Prior to the Cerbera, TVR had purchased V8 engines from Rover and then tuned them for their own use. When Rover was purchased by BMW, Peter Wheeler did not want to risk problems should the Germans decide to stop manufacturing the engine. In response, he engaged the services of race engineer Al Melling to design a V8 engine that TVR could manufacture in-house and even potentially offer for sale to other car-makers. In an interview for the television programme Top Gear, Wheeler explained “Basically, we designed the engine as a race engine. It was my idea at the time that if we wanted to expand, we ought to make something that we could sell to other people. We’ve ended up with a 75-degree V8 with a flat-plane crank. The bottom-half of the engine to the heads is exactly as you would see in current Formula One engines.”

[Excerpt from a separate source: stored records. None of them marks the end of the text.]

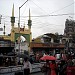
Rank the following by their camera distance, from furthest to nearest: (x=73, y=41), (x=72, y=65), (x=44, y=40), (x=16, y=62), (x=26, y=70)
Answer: (x=73, y=41), (x=44, y=40), (x=16, y=62), (x=26, y=70), (x=72, y=65)

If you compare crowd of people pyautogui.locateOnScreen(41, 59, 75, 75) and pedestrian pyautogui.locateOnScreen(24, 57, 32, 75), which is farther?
pedestrian pyautogui.locateOnScreen(24, 57, 32, 75)

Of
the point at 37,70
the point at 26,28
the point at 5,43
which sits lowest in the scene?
the point at 37,70

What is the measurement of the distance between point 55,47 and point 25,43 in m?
10.5

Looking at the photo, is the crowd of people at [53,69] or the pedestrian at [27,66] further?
the pedestrian at [27,66]

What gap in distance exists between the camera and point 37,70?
2258 cm

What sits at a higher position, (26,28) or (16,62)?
(26,28)

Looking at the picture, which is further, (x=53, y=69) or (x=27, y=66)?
(x=27, y=66)

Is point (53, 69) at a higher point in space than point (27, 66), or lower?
lower

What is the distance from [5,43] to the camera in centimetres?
3753

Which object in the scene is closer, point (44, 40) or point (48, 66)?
point (48, 66)

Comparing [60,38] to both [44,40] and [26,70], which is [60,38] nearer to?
[44,40]

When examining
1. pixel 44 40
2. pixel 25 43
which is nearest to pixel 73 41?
pixel 44 40

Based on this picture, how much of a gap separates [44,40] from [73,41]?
421 inches

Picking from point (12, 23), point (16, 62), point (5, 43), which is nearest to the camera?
point (16, 62)
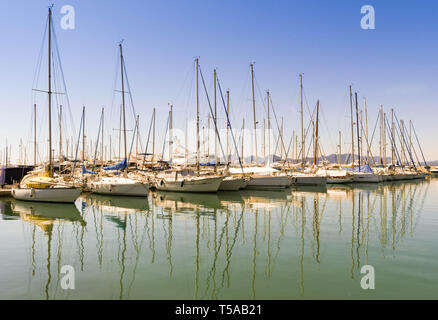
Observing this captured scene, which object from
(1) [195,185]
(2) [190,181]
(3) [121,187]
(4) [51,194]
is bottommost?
(1) [195,185]

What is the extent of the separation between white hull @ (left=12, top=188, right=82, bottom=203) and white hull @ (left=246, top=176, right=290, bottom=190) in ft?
74.8

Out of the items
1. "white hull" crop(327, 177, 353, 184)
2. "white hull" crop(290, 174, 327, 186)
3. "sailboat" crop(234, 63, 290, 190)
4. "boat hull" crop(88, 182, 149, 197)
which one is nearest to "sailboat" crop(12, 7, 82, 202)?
"boat hull" crop(88, 182, 149, 197)

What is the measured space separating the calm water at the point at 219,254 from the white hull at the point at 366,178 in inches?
1364

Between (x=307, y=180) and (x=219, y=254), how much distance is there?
128ft

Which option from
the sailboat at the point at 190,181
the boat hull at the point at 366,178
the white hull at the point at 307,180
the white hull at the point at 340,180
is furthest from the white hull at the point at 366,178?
the sailboat at the point at 190,181

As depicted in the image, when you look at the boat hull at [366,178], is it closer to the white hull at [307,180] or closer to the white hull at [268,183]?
the white hull at [307,180]

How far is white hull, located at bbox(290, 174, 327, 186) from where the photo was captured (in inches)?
1886

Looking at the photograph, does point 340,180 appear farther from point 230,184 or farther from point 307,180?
point 230,184

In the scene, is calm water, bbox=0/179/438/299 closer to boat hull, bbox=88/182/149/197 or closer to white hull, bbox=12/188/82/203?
white hull, bbox=12/188/82/203

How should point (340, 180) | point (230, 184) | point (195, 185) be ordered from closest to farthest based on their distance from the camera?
point (195, 185)
point (230, 184)
point (340, 180)

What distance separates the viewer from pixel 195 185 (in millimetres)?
35219

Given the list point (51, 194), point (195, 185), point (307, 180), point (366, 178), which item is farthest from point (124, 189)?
point (366, 178)

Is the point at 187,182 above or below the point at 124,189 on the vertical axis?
above

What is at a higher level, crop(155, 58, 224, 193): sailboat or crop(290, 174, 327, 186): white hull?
crop(155, 58, 224, 193): sailboat
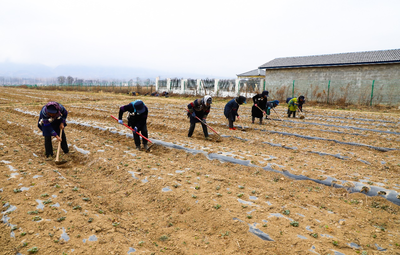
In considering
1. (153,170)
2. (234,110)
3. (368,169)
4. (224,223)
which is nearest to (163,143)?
(153,170)

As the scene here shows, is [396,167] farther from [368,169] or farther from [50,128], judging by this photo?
[50,128]

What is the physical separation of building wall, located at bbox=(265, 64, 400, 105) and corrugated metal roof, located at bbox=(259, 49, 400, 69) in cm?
41

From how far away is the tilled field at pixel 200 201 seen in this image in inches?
103

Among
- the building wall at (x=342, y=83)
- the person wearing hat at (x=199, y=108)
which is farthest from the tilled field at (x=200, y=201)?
the building wall at (x=342, y=83)

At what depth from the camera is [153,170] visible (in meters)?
4.41

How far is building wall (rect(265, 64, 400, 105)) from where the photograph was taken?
16.8 meters

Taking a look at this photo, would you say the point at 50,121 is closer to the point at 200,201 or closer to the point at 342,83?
the point at 200,201

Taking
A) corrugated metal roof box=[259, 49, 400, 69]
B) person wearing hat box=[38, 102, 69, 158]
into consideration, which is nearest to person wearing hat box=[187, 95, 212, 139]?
person wearing hat box=[38, 102, 69, 158]

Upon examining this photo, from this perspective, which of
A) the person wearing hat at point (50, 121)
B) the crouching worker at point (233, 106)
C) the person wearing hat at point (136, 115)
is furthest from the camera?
the crouching worker at point (233, 106)

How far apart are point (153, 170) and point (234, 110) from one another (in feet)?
15.6

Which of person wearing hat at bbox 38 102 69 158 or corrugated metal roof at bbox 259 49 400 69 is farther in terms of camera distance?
corrugated metal roof at bbox 259 49 400 69

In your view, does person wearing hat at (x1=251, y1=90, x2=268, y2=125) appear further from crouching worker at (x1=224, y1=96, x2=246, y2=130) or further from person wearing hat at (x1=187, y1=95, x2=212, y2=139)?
person wearing hat at (x1=187, y1=95, x2=212, y2=139)

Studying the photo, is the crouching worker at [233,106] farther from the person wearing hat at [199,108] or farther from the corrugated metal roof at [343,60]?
the corrugated metal roof at [343,60]

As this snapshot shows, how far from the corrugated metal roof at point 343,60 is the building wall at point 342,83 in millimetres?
414
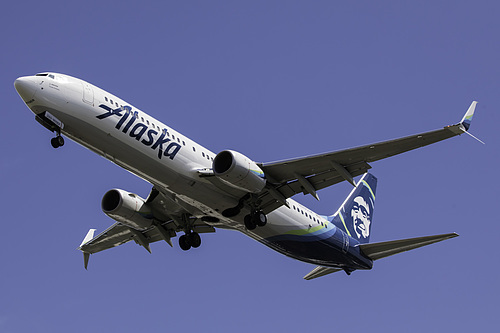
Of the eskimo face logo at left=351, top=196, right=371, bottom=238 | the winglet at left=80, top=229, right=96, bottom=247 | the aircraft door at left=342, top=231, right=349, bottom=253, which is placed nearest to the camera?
the aircraft door at left=342, top=231, right=349, bottom=253

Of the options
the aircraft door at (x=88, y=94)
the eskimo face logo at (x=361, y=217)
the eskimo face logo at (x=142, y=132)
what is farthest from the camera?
the eskimo face logo at (x=361, y=217)

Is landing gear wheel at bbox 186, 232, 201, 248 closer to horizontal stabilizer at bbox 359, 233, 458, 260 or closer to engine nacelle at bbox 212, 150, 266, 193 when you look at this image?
engine nacelle at bbox 212, 150, 266, 193

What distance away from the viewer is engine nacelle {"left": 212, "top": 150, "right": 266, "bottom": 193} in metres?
26.7

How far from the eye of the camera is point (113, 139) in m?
26.1

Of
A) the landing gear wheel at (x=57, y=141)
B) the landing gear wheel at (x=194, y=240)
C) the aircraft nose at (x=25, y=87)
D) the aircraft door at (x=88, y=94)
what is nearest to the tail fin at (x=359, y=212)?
the landing gear wheel at (x=194, y=240)

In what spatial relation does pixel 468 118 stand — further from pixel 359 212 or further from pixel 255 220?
pixel 359 212

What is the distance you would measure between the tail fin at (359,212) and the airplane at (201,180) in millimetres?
272

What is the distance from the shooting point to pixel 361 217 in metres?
38.6

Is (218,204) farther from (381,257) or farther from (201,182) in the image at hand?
(381,257)

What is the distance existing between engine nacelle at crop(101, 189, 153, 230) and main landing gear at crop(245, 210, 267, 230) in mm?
5603

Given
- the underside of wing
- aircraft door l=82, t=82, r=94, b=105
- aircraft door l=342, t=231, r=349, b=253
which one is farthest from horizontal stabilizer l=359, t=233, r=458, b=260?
aircraft door l=82, t=82, r=94, b=105

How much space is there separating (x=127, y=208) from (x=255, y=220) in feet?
21.0

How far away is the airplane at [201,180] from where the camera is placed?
2572 cm

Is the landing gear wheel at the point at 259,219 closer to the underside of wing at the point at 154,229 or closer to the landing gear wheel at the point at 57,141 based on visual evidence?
the underside of wing at the point at 154,229
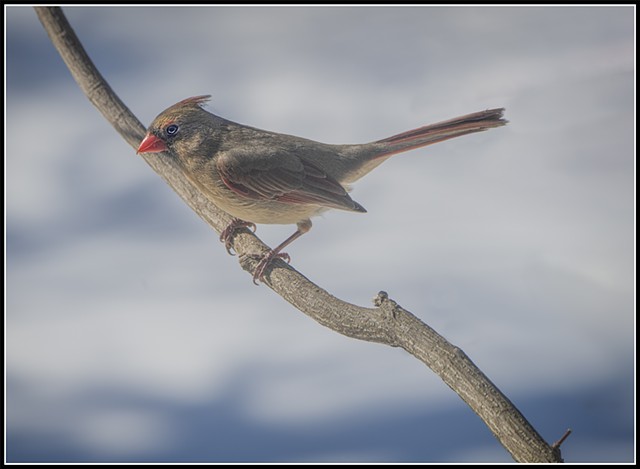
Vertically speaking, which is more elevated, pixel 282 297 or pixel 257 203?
pixel 257 203

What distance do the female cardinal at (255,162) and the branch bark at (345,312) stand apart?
0.32 m

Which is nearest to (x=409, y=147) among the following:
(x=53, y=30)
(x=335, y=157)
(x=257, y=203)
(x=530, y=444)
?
(x=335, y=157)

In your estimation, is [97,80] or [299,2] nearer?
[299,2]

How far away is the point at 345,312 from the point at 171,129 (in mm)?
1355

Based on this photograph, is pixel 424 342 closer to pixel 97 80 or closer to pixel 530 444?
pixel 530 444

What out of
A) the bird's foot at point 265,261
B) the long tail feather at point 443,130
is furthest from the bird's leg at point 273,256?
the long tail feather at point 443,130

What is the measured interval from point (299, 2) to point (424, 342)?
1.86 m

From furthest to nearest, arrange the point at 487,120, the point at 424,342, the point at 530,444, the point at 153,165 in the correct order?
the point at 153,165, the point at 487,120, the point at 424,342, the point at 530,444

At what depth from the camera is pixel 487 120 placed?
3.61 metres

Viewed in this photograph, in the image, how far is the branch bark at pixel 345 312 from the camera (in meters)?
2.84

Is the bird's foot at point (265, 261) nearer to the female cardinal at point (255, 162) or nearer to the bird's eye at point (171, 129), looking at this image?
the female cardinal at point (255, 162)

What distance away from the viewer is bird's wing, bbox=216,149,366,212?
12.3ft

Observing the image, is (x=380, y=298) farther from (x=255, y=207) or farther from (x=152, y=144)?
(x=152, y=144)

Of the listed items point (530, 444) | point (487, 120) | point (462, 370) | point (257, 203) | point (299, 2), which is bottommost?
point (530, 444)
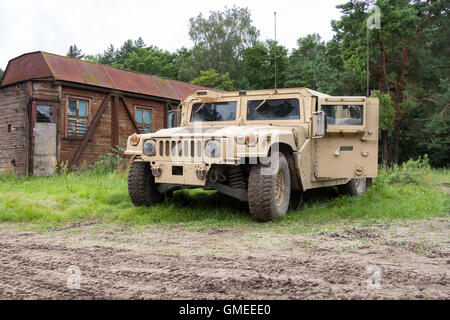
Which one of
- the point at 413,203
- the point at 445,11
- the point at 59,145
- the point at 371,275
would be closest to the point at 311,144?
the point at 413,203

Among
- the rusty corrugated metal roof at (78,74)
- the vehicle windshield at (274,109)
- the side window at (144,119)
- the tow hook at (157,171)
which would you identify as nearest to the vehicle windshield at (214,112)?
the vehicle windshield at (274,109)

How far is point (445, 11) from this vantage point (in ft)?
73.8

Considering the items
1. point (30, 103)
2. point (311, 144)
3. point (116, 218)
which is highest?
point (30, 103)

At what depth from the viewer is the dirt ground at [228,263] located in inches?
104

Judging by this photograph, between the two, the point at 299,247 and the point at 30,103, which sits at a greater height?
the point at 30,103

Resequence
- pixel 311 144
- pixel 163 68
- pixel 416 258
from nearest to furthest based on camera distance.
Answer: pixel 416 258, pixel 311 144, pixel 163 68

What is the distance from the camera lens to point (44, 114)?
12.2 m

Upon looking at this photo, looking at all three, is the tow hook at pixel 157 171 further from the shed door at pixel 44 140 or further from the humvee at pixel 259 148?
the shed door at pixel 44 140

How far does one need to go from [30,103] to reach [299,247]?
10.2m

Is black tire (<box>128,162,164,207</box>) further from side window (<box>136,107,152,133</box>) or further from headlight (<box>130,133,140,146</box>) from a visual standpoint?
side window (<box>136,107,152,133</box>)

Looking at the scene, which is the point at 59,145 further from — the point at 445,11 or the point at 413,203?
the point at 445,11

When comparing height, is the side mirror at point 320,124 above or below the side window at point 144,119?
below

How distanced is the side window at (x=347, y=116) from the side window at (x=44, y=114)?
28.3 ft

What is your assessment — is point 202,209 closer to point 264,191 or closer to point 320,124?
point 264,191
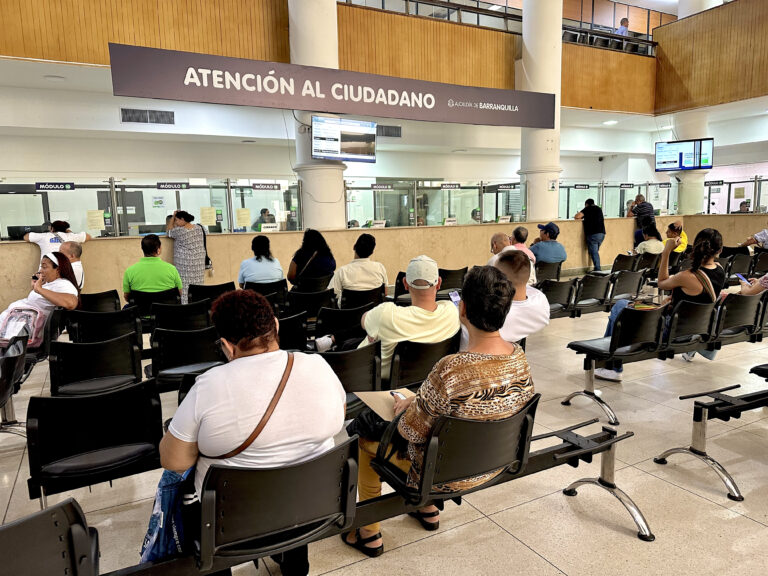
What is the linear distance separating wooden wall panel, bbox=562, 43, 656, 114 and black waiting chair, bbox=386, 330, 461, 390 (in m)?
10.9

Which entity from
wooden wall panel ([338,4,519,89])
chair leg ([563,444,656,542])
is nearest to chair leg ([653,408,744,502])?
chair leg ([563,444,656,542])

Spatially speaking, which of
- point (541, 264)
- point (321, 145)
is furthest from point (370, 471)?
point (321, 145)

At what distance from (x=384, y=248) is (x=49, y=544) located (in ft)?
29.2

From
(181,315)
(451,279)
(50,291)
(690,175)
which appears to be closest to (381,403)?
(181,315)

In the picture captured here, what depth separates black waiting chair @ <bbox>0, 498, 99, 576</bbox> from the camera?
126cm

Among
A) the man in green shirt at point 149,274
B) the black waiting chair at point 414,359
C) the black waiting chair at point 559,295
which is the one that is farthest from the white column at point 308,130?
the black waiting chair at point 414,359

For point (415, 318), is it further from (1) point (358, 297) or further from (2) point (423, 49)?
(2) point (423, 49)

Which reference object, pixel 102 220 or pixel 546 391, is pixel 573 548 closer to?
pixel 546 391

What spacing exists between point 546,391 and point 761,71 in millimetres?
11372

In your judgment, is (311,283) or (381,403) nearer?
(381,403)

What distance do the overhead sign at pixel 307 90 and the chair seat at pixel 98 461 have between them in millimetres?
5277

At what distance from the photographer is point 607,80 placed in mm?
12836

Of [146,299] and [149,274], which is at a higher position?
[149,274]

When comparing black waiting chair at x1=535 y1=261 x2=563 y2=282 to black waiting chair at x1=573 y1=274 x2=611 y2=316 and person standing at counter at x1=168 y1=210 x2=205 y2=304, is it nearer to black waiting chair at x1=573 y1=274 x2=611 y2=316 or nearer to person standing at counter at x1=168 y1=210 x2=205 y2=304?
black waiting chair at x1=573 y1=274 x2=611 y2=316
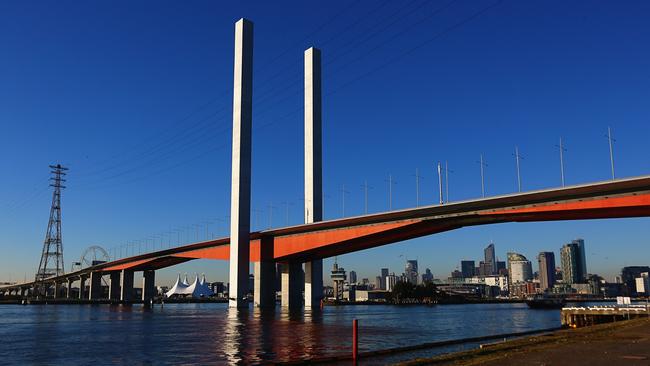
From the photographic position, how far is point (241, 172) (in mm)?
86875

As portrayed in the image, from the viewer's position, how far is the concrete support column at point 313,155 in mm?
91062

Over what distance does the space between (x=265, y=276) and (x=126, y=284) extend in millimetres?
80619

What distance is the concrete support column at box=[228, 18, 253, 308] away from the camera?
87188 millimetres

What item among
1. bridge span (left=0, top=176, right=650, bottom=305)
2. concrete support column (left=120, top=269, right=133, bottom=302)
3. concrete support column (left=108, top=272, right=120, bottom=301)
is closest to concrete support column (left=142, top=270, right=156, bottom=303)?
concrete support column (left=120, top=269, right=133, bottom=302)

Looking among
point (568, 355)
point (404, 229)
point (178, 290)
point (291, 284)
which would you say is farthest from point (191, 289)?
point (568, 355)

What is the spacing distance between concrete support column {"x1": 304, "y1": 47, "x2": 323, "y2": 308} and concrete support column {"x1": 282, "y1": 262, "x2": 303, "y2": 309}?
1836 millimetres

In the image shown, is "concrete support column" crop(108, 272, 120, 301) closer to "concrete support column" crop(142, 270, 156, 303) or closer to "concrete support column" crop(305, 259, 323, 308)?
"concrete support column" crop(142, 270, 156, 303)

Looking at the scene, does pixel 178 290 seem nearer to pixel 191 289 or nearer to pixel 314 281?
pixel 191 289

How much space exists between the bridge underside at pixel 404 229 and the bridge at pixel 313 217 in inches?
3.4

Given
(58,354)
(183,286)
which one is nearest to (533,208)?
(58,354)

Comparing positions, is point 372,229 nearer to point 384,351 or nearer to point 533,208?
point 533,208

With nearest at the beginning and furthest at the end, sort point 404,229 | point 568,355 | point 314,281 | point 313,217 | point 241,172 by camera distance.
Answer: point 568,355 < point 404,229 < point 241,172 < point 313,217 < point 314,281

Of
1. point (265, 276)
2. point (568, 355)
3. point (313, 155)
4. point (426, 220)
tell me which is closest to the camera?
point (568, 355)

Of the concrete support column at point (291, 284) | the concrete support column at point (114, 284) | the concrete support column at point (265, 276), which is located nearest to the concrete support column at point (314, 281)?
the concrete support column at point (291, 284)
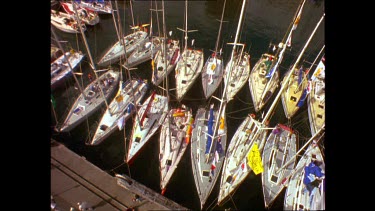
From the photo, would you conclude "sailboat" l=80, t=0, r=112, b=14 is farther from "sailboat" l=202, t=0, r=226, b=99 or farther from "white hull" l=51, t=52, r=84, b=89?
"sailboat" l=202, t=0, r=226, b=99

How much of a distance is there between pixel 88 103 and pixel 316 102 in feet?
86.3

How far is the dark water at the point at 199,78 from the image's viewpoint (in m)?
25.2

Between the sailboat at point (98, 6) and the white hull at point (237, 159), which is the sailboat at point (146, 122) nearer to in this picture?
the white hull at point (237, 159)

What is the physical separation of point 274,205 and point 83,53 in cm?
3123

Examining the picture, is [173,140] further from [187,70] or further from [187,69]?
[187,69]

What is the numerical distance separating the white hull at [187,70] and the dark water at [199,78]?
4.00 ft

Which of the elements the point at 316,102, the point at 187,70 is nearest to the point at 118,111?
the point at 187,70

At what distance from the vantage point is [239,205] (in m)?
24.0

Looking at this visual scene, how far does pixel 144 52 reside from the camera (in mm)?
36594

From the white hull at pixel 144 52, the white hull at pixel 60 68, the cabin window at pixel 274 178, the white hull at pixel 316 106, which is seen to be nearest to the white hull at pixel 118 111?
the white hull at pixel 144 52
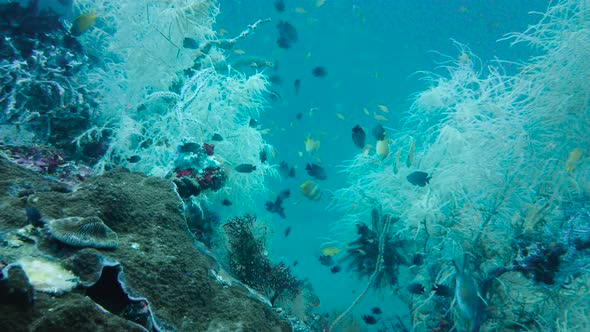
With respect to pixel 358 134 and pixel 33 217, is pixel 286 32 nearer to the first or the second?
pixel 358 134

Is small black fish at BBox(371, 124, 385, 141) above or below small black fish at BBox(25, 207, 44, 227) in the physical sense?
above

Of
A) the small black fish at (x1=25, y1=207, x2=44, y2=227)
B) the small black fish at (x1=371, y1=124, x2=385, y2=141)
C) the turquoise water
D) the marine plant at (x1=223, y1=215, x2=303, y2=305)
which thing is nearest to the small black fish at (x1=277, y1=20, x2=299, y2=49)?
the turquoise water

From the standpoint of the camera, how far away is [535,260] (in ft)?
18.7

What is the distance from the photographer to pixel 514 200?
734 centimetres

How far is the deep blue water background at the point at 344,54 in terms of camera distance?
30.8m

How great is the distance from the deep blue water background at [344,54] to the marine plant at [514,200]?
777 inches

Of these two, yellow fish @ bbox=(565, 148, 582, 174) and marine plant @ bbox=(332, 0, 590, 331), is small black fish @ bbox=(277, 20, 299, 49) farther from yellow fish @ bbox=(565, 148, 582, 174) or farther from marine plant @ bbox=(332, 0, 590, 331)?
yellow fish @ bbox=(565, 148, 582, 174)

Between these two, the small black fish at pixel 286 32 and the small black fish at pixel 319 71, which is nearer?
the small black fish at pixel 286 32

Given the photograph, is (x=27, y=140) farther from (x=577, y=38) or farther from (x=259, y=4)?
(x=259, y=4)

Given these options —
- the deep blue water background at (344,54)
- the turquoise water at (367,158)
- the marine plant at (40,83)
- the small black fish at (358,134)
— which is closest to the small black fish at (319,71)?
the turquoise water at (367,158)

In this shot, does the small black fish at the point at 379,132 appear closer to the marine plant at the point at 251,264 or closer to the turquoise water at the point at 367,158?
the turquoise water at the point at 367,158

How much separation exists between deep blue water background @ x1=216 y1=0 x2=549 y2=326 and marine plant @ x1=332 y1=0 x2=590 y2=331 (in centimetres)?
1974

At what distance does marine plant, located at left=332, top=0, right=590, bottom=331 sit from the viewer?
241 inches

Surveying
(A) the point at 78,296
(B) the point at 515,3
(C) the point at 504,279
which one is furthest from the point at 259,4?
(A) the point at 78,296
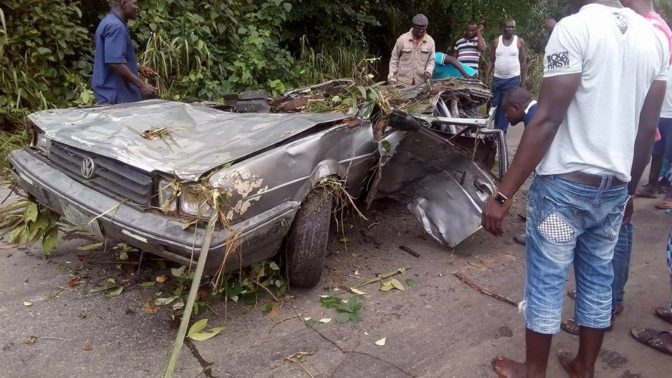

Wheeler was quoted at the time of the car’s launch as saying that the combination of light weight and high power was too much for a road car, a quote which ensured much free publicity in the press. Enthusiasts still argue about whether this was a typical example of Wheeler’s legendary frankness, or an equally typical example of his PR chief Ben Samuelson’s knack for saving on advertising costs by creating a story.
The result was dubbed the “Speed Eight” (official designation ‘AJP8’) after Al Melling, John Ravenscroft and Peter Wheeler, a 4.2 L V8 producing 360 horsepower (268 kW). A larger version of the engine was later offered that displaced 4.5 litres and output rose to 420 horsepower (310 kW). The smaller engine allowed the Cerbera to still achieve up to 185 mph (297 km/h).
The AJP8 has one of the highest specific outputs of any naturally aspirated V8 in the automotive world at 83.3 hp/litre for the 4.2 and 93.3 hp/litre for the 4.5. Later models of the 4.5 litre engine were given the option of being to the ‘Red Rose’ specification, which increased its output to 440 bhp (97.7 hp/litre) when fuelled with super-unleaded (high octane) and the driver pushed the unmarked button on the dashboard which altered the engine mapping to suit.
In some cases, real-world outputs for production V8s (4.5 in particular) were down from TVRs quoted output. Some of these have seen some form of modification (ECU, induction, exhaust etc.) to bring the power back up to the factory quoted output.
One of the attractions of the V8 Cerberas for many owners was the loud backfire produced on overrun, particularly at low speeds. In fact this was the result of an argument at the factory between one of TVR’s executives and the engineers mapping the engine. The engineers wanted to map out this “irregularity” to improve fuel efficiency and CO2 emissions, whilst the executive insisted it was exactly the kind of thing owners would like. In the end a compromise was reached in which the popping and banging remained on the 4.5 L cars.
The engine is also unusually compact for a V8. According to TVR, the total weight of the finished engine is 121 kilograms (267 lb).
With the success of the Speed Eight program, Wheeler also undertook the design of a “Speed Six” engine to complement it. This engine also made its debut in the Cerbera. Unlike the Speed Eight, the new engine is 4.0 litre inline slant six (I6) design. It also differs from the V8 in having four valves per cylinder to the Speed Eight’s two.